(Текст)
□ □ □ □

Мы можем расширить наши выводы до уровня античной культуры вообще. Заслуживает внимания, что, как показал Г. Коллер, термин «мимезис», используемый Аристотелем для выражения сущности искусства, восходит к дионисийству, где он выражал механизм отождествления исступленных адептов с божеством[1]. Слово «мимезис» означает не только «подражание», но и «воспроизведение», «отождествление», «изображение». Страбон говорит, что мистерии по своей цели являются «мимезисом», т. е. слиянием с божеством.

Новое время, исходя из своего понимания мира, пыталось перетолковать категорию мимезиса в натуралистическом духе, но мы не ошибемся, если скажем, что и здесь существо дела определяет созерцательность. Через искусство Космос подражает самому себе. Античная эстетическая установка являлась прямой противоположностью буржуазной теории «искусства для искусства». Как известно, греческий язык вообще не отличал искусство от ремесла: то и другое он называл одним словом - techne. Искусство существует не для забавы или пустого наслаждения, а ради воспроизводства (мимезиса) космической реальности. Например, когда грек был зрителем трагедии, то он воспринимал ее не как «просто искусство», а как фрагмент самой космической жизни, где действуют реальный рок и  неподдельное преступление, и это-то и придавало весь смысл происходящему.

Как подчеркивает во всех своих работах А. Ф. Лосев, для греков Космос сам является высшим произведением искусства. Стало быть, задача человеческого искусства – всего лишь подражать космической реальности. Мы сказали, что techne сплавляет в одно целое искусство и ремесло. Но если мы учтем, что это слово обозначало также вообще всякую целесообразную деятельность, то сможем утверждать, что греки вообще не имели понятия для «искусства» и не знали такого феномена, как «искусство», если под последним понимать некую автономную сферу культуры.

□ □ □ □

(Исходные данные)
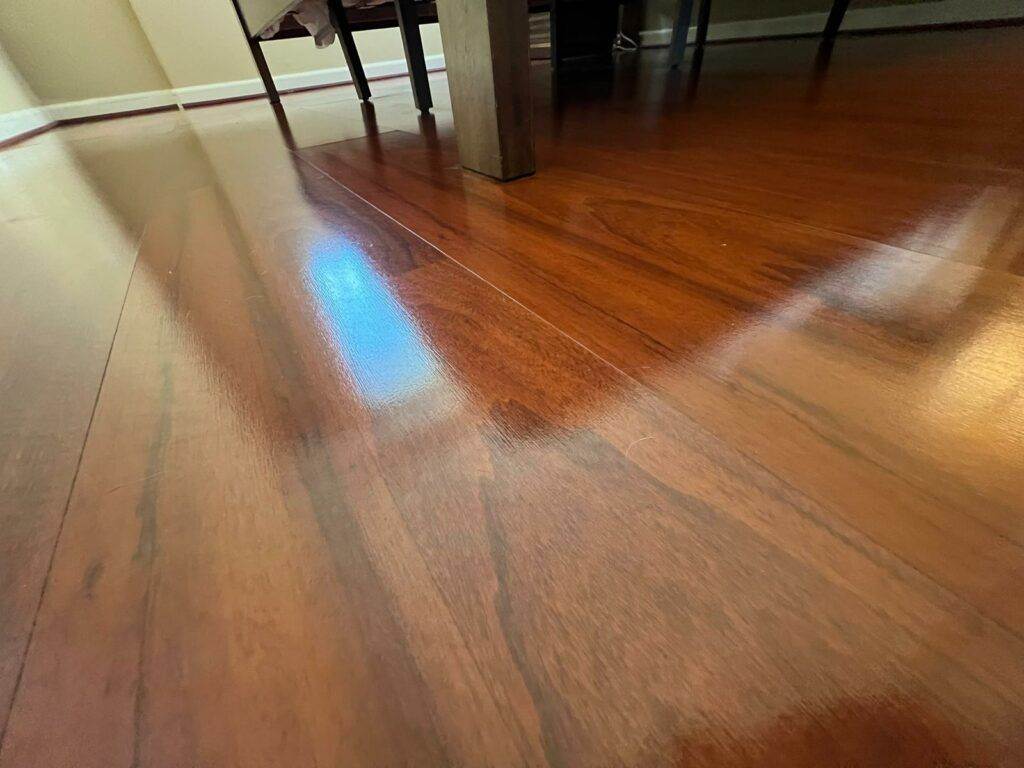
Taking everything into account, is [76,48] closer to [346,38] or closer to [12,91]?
[12,91]

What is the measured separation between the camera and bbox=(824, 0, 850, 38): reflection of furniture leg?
2561 mm

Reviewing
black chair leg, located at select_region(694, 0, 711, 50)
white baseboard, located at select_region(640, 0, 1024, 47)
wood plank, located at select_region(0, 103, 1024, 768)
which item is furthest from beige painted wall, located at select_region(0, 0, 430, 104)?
wood plank, located at select_region(0, 103, 1024, 768)

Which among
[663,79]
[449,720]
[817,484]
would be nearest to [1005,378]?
[817,484]

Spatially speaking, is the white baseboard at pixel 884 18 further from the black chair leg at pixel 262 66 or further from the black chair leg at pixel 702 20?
the black chair leg at pixel 262 66

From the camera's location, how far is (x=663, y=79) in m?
1.92

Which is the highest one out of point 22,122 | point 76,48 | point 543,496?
point 76,48

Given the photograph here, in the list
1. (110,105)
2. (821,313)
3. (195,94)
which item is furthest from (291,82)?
(821,313)

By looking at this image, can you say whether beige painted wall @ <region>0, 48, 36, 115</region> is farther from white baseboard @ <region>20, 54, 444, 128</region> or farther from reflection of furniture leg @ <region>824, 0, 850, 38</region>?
reflection of furniture leg @ <region>824, 0, 850, 38</region>

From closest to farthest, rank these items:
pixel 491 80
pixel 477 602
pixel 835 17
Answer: pixel 477 602 < pixel 491 80 < pixel 835 17

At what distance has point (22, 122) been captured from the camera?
2818mm

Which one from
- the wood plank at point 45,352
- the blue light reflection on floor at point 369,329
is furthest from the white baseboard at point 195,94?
the blue light reflection on floor at point 369,329

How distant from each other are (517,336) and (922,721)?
31 cm

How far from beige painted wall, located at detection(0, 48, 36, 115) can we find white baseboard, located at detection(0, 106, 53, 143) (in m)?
0.03

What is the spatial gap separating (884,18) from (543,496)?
4.15m
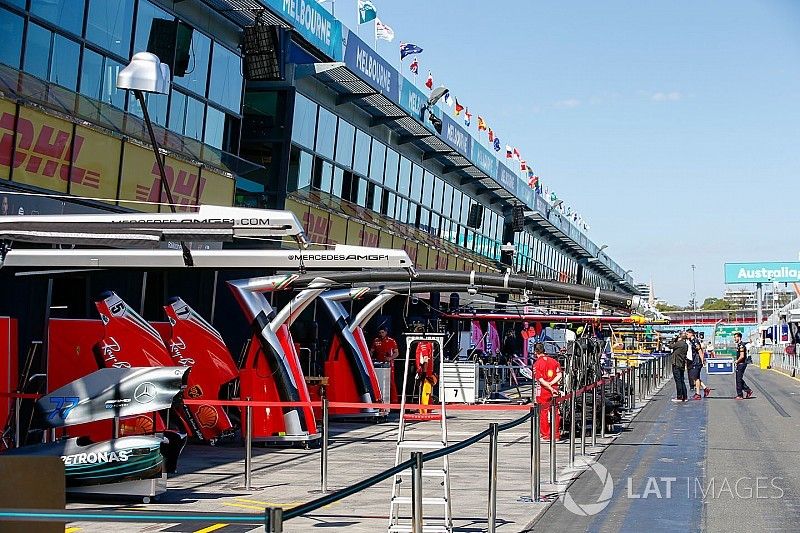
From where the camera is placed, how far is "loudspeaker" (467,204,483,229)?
44.4 m

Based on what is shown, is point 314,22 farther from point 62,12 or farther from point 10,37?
point 10,37

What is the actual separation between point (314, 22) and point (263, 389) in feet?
30.1

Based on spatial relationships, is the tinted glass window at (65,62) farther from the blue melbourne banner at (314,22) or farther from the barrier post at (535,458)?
the barrier post at (535,458)

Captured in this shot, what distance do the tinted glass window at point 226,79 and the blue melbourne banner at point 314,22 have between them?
1328mm

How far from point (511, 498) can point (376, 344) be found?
15.0 meters

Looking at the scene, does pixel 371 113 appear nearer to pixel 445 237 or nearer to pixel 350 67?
pixel 350 67

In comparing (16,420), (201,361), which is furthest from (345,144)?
(16,420)

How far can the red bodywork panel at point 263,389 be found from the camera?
17797 millimetres

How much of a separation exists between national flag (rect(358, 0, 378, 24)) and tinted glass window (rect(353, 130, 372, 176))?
302cm

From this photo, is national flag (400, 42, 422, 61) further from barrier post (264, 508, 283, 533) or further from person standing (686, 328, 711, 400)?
barrier post (264, 508, 283, 533)

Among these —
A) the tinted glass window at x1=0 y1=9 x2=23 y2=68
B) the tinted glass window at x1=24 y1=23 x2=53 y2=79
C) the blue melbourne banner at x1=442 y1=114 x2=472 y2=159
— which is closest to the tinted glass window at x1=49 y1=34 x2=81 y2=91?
the tinted glass window at x1=24 y1=23 x2=53 y2=79

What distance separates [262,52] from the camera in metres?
20.8

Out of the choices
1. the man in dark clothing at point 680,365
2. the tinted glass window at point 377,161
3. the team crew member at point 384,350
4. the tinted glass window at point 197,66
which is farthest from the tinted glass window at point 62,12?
the man in dark clothing at point 680,365

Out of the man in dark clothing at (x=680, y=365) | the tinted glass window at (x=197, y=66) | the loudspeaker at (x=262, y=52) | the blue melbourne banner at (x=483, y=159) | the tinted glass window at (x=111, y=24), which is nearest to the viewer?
the tinted glass window at (x=111, y=24)
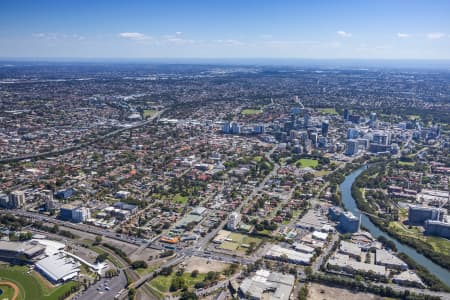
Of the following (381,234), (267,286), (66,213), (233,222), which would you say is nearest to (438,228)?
(381,234)

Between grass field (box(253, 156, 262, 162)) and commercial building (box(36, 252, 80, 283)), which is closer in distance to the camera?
commercial building (box(36, 252, 80, 283))

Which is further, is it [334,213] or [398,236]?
[334,213]

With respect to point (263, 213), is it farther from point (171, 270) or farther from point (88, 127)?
point (88, 127)

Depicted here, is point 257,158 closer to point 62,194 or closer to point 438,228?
point 62,194

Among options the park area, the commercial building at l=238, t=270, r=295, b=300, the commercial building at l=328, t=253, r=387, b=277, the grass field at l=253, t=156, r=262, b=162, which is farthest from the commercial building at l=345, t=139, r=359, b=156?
the commercial building at l=238, t=270, r=295, b=300

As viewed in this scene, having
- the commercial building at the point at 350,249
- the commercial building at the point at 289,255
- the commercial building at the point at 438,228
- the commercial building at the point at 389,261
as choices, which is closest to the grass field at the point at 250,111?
the commercial building at the point at 438,228

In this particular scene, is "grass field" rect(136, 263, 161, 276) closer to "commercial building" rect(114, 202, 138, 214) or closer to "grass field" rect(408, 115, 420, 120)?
"commercial building" rect(114, 202, 138, 214)
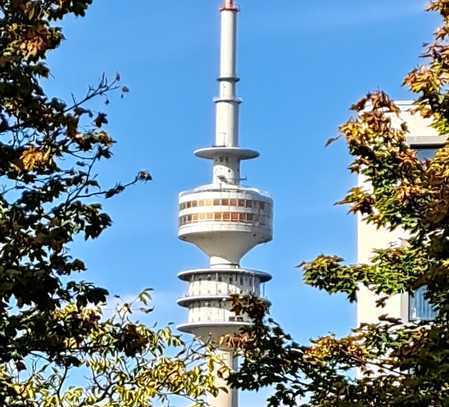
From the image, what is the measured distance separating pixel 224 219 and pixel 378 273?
153 m

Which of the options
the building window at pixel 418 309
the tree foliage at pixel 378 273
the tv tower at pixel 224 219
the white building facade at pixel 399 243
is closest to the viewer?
the tree foliage at pixel 378 273

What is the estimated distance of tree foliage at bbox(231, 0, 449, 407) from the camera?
54.0 ft

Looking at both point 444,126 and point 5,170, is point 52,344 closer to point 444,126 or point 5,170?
point 5,170

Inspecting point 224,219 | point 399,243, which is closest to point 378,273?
point 399,243

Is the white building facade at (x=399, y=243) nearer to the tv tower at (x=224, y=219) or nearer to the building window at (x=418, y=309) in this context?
the building window at (x=418, y=309)

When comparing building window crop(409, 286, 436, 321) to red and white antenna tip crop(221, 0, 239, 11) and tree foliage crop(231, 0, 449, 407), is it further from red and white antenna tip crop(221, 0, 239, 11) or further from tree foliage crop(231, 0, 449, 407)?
red and white antenna tip crop(221, 0, 239, 11)

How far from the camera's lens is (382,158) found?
56.9ft

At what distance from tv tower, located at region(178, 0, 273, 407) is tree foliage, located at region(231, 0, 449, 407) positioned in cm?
14984

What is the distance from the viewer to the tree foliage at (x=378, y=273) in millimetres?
16469

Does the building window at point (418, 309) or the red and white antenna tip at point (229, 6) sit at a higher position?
the red and white antenna tip at point (229, 6)

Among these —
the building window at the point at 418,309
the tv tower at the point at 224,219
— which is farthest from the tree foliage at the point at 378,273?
the tv tower at the point at 224,219

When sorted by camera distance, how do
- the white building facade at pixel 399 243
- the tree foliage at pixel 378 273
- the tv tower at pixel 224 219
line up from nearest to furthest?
the tree foliage at pixel 378 273 < the white building facade at pixel 399 243 < the tv tower at pixel 224 219

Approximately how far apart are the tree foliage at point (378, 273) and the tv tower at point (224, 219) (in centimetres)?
14984

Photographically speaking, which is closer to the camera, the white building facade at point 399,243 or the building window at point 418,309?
the building window at point 418,309
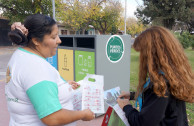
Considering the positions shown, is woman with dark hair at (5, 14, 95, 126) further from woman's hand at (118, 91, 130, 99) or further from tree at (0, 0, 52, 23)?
tree at (0, 0, 52, 23)

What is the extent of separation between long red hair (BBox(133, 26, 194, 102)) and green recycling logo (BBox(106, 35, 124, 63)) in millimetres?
2008

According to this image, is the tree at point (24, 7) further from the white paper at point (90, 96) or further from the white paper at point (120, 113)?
the white paper at point (120, 113)

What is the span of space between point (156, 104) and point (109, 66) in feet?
7.53

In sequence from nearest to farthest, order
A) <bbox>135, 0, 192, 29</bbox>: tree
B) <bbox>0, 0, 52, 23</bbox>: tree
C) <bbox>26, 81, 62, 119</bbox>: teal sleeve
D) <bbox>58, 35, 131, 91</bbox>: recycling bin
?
<bbox>26, 81, 62, 119</bbox>: teal sleeve → <bbox>58, 35, 131, 91</bbox>: recycling bin → <bbox>0, 0, 52, 23</bbox>: tree → <bbox>135, 0, 192, 29</bbox>: tree

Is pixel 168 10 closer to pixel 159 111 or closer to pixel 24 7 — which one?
pixel 24 7

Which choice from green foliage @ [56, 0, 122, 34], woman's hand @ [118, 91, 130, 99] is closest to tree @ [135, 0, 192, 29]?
green foliage @ [56, 0, 122, 34]

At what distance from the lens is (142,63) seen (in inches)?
54.6

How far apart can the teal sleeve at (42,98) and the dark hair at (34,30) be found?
1.20 feet

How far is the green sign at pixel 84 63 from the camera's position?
334 centimetres

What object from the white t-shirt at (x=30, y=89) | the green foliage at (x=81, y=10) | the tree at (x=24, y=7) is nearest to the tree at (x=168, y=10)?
the green foliage at (x=81, y=10)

□ □ □ □

(Задание)
Ответьте по тексту о мимезисе:
(а) К чему восходит термин «мимезис»?
(б) Каким словом греческий язык называл и искусство, и ремесло?
(в) Что, по словам А. Ф. Лосева, для греков является высшим произведением искусства?

(Ответ на задание)
(а) К дионисийству.
(б) Словом techne.
(в) Космос.